§ **TEXT**
....

- 1Department of Orthopedics, China-Japan Union Hospital of Jilin University, Changchun, China
- 2Department of Orthopedics, The Second Hospital of Tangshan, Tangshan, China
- 3Department of Cardiology, Shanghai Ninth People’s Hospital, Shanghai Jiaotong University School of Medicine, Shanghai, China
Background: The study aimed to compare the area changes of CT (computed tomograghy) imaging of psoas major muscle (PM) in patients with lumbar disc herniation (LDH) mainly based on low back pain (LBP) and lower limb pain (LLP), and to analyze the correlation among them.

....

§ **SUPPLIED DATA**
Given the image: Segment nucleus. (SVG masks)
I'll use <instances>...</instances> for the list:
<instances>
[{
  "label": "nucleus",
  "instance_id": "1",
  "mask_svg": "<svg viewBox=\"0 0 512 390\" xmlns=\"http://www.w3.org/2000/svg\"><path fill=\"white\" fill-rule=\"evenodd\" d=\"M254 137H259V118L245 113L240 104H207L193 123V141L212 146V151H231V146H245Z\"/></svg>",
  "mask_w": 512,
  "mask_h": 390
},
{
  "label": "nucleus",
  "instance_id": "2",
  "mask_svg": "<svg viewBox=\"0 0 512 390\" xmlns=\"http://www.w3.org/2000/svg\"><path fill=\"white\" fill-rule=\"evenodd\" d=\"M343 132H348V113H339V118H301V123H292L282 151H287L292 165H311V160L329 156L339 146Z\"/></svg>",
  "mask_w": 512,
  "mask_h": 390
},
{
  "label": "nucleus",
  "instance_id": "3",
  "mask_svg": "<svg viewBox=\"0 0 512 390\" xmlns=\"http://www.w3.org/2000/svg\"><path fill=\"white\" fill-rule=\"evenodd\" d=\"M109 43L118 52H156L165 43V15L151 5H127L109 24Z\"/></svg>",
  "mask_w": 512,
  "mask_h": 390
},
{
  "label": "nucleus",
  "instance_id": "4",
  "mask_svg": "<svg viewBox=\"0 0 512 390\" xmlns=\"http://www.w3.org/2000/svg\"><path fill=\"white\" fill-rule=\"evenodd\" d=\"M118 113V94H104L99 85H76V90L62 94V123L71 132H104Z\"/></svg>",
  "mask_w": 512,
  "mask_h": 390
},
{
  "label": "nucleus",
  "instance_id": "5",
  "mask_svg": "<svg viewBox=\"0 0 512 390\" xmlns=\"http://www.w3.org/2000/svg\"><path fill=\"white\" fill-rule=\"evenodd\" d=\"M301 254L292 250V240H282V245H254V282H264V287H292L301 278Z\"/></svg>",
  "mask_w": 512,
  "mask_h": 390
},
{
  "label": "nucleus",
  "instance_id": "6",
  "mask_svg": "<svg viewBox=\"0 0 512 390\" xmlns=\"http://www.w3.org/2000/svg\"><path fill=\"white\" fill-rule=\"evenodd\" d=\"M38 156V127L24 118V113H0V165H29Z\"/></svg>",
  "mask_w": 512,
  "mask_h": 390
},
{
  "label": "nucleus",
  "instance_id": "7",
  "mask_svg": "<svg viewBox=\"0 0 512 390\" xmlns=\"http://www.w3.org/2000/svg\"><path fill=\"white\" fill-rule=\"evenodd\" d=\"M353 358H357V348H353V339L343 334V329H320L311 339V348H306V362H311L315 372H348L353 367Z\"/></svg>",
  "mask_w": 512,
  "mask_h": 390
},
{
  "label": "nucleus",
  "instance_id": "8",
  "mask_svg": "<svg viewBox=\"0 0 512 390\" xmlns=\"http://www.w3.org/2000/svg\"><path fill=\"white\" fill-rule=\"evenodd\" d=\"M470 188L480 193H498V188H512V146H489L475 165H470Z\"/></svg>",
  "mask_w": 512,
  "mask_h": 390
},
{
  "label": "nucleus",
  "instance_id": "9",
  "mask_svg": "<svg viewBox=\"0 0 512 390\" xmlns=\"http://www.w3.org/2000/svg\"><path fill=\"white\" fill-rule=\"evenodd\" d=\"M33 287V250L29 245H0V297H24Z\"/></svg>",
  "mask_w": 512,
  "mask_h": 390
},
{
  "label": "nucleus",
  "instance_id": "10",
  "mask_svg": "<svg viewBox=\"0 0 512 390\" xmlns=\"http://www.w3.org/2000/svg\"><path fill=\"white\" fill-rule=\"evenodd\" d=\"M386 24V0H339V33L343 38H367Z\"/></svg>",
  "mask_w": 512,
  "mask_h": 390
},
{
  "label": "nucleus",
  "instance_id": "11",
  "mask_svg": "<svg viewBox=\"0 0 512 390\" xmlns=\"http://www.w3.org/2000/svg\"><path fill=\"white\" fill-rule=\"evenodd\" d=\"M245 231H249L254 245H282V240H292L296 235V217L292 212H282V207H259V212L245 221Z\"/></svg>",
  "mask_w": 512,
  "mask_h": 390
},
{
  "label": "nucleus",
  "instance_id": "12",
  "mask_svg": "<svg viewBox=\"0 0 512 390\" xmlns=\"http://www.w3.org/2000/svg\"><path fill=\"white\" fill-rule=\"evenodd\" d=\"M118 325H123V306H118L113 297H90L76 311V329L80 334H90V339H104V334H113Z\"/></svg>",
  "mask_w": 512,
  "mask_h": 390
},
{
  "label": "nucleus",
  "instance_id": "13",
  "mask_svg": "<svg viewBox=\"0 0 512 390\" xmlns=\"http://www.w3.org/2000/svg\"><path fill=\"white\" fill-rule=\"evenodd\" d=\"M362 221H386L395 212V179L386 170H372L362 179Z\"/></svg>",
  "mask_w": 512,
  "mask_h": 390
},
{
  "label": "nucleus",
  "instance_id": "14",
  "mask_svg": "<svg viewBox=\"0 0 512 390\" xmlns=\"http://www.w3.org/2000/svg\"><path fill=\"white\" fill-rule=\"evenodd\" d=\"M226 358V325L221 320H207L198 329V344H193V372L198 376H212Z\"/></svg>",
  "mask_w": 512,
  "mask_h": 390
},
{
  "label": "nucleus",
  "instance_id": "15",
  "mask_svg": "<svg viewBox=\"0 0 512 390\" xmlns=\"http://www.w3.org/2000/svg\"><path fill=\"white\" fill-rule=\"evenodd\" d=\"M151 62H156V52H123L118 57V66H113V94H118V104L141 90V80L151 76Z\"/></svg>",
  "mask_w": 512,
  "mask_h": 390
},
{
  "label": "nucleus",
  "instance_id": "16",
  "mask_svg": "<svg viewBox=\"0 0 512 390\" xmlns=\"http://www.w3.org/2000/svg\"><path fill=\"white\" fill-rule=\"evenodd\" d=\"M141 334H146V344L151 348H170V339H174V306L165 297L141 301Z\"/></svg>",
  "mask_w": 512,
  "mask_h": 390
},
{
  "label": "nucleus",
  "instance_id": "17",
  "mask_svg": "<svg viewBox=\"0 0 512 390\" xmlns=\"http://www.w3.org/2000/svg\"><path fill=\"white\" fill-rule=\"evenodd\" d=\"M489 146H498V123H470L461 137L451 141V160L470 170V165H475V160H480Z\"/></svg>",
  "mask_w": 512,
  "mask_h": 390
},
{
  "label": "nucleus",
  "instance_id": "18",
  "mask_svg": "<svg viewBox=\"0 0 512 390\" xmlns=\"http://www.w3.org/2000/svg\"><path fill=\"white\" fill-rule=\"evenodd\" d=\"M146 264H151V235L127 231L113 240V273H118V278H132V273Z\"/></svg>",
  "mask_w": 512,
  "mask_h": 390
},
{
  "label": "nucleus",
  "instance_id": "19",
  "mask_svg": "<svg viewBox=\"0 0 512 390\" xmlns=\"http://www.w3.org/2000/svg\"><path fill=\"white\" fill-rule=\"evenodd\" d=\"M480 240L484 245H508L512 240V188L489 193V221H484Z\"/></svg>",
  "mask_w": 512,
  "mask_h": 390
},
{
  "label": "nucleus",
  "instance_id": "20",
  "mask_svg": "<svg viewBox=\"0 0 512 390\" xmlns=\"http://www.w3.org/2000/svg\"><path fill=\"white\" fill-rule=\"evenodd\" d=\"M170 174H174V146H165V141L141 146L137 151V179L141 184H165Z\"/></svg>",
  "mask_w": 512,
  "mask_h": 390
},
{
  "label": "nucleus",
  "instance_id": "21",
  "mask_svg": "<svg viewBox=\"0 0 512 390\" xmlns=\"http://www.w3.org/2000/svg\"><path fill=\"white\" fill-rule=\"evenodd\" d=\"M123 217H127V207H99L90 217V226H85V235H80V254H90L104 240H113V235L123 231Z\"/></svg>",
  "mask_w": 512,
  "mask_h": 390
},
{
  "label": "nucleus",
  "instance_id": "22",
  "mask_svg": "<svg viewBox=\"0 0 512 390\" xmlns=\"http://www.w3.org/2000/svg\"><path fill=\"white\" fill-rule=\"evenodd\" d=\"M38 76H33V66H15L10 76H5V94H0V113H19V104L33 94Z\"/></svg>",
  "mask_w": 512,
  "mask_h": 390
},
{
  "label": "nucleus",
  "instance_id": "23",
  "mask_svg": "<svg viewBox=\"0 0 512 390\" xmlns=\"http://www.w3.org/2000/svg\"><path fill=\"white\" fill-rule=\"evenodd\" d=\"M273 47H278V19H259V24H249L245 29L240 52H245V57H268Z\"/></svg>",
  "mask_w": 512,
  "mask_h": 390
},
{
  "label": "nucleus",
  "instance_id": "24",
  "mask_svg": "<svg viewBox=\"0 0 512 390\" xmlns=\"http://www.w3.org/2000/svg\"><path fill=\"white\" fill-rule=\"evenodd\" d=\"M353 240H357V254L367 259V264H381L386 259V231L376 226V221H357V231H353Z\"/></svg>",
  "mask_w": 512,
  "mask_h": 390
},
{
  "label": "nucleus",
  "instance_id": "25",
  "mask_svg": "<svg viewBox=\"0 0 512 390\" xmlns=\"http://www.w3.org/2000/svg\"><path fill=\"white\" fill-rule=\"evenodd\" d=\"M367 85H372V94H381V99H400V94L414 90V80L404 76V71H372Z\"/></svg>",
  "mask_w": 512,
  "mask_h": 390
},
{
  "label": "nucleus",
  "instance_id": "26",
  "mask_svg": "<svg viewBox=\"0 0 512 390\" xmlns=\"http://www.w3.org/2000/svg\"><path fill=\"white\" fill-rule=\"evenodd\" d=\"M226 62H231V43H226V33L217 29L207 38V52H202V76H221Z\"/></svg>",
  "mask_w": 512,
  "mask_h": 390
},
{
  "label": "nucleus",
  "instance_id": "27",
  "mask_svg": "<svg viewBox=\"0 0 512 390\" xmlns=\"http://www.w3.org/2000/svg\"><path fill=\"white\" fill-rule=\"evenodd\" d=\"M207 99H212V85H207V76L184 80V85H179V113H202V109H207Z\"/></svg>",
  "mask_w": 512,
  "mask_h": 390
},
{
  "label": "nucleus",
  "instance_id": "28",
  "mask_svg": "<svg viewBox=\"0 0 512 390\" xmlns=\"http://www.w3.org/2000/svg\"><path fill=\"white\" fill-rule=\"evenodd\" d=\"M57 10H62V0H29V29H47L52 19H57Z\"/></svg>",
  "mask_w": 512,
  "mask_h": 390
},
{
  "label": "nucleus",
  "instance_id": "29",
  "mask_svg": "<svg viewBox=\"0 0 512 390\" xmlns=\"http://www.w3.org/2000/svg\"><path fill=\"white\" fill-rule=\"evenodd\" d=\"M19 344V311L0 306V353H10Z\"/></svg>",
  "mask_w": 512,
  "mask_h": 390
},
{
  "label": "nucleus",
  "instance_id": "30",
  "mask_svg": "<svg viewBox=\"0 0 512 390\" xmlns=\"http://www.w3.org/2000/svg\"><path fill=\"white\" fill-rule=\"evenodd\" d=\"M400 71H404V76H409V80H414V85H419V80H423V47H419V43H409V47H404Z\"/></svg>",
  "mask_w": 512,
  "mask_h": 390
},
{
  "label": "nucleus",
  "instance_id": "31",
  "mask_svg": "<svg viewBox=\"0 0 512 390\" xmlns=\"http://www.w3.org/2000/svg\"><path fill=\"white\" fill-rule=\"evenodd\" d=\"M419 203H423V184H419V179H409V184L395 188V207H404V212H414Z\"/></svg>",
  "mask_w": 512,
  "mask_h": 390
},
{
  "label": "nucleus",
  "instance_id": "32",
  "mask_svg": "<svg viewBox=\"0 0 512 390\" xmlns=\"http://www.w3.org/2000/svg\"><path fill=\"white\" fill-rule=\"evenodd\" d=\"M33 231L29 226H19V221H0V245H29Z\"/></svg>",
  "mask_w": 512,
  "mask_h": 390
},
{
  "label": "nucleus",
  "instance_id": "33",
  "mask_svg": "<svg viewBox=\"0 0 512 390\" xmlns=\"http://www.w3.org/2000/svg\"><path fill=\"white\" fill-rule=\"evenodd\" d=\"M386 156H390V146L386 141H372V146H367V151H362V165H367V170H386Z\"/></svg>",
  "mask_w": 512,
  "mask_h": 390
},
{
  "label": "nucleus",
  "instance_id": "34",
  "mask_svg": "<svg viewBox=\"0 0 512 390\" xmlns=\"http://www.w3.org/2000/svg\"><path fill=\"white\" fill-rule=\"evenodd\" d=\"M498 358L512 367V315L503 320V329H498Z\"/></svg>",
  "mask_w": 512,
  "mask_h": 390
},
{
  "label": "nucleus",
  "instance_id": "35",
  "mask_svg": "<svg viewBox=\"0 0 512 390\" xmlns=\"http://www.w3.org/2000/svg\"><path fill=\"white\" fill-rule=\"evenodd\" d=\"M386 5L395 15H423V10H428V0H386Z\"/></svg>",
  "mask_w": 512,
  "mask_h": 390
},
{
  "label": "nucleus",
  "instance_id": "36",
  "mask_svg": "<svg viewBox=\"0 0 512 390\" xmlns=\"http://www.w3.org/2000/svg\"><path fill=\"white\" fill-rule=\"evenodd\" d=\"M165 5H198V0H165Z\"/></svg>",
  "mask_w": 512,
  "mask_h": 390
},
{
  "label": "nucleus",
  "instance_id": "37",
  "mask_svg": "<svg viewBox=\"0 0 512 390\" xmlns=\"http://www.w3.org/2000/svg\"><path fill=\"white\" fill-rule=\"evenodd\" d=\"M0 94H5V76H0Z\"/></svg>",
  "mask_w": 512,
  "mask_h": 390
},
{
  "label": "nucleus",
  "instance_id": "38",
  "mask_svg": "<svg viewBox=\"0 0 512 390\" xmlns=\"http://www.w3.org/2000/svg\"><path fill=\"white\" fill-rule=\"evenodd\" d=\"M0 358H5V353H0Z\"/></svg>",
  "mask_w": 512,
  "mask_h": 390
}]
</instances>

....

§ **EXERCISE TASKS**
1. Based on the abstract on psoas major muscle area in lumbar disc herniation, decide whether each statement below is accurate. Answer yes or no for each, and quote the exact words from the abstract that settle it.
(a) The study examined the psoas major muscle in patients with lumbar disc herniation.
(b) The Department of Cardiology listed belongs to The Second Hospital of Tangshan.
(c) The study also set out to analyze the correlation among the measures it compared.
2. Reproduce the part of the abstract on psoas major muscle area in lumbar disc herniation that runs between "- 1Department of" and "correlation among them.", inclusive.
3. Continue the abstract on psoas major muscle area in lumbar disc herniation, starting after its last sentence.

§ **WRITTEN ANSWERS**
1.
(a) Yes: "psoas major muscle (PM) in patients with lumbar disc herniation (LDH)"
(b) No: "Department of Cardiology, Shanghai Ninth People’s Hospital"
(c) Yes: "and to analyze the correlation among them"

2.
- 1Department of Orthopedics, China-Japan Union Hospital of Jilin University, Changchun, China
- 2Department of Orthopedics, The Second Hospital of Tangshan, Tangshan, China
- 3Department of Cardiology, Shanghai Ninth People’s Hospital, Shanghai Jiaotong University School of Medicine, Shanghai, China
Background: The study aimed to compare the area changes of CT (computed tomograghy) imaging of psoas major muscle (PM) in patients with lumbar disc herniation (LDH) mainly based on low back pain (LBP) and lower limb pain (LLP), and to analyze the correlation among them.

3.
Methods: We retrospectively analyzed the lumbar CT imaging data of 120 patients with LDH and 60 healthy control people in our hospital from July 2017 to August 2019. They were divided into LBP group (60 cases), LLP group (60 cases) and healthy controls group (60 cases). According to the pain duration and pain degree, LBP group and LLP group were divided into three subgroups respectively. The maximum cross-sectional area (CSA) of PM and the CSA of L5 vertebral body were calculated by Image J software, and the ratio of them was the maximum CSA index of PM. The maximum CSA indices of PM among three groups and three subgroups were compared, respectively.
Results: The baseline data among the three groups weren’t significantly different (P > 0.05), yet the maximum CSA index of PM did (P < 0.05). In the LBP group, the maximum CSA indices of PM among the three subgroups (short, medium and long) according to the pain duration were significantly different (P < 0.05), and those among the three subgroups (light, medium and heavy) according to pain degree did (P < 0.05). In the LLP group, the maximum CSA indices of PM among the three subgroups (short, medium and long) were compared, but there was not statistical difference among the three subgroups (P > 0.05). No statistical difference in terms of the maximum CSA indices of PM among the three subgroups (light, medium and heavy) was observed (P > 0.05).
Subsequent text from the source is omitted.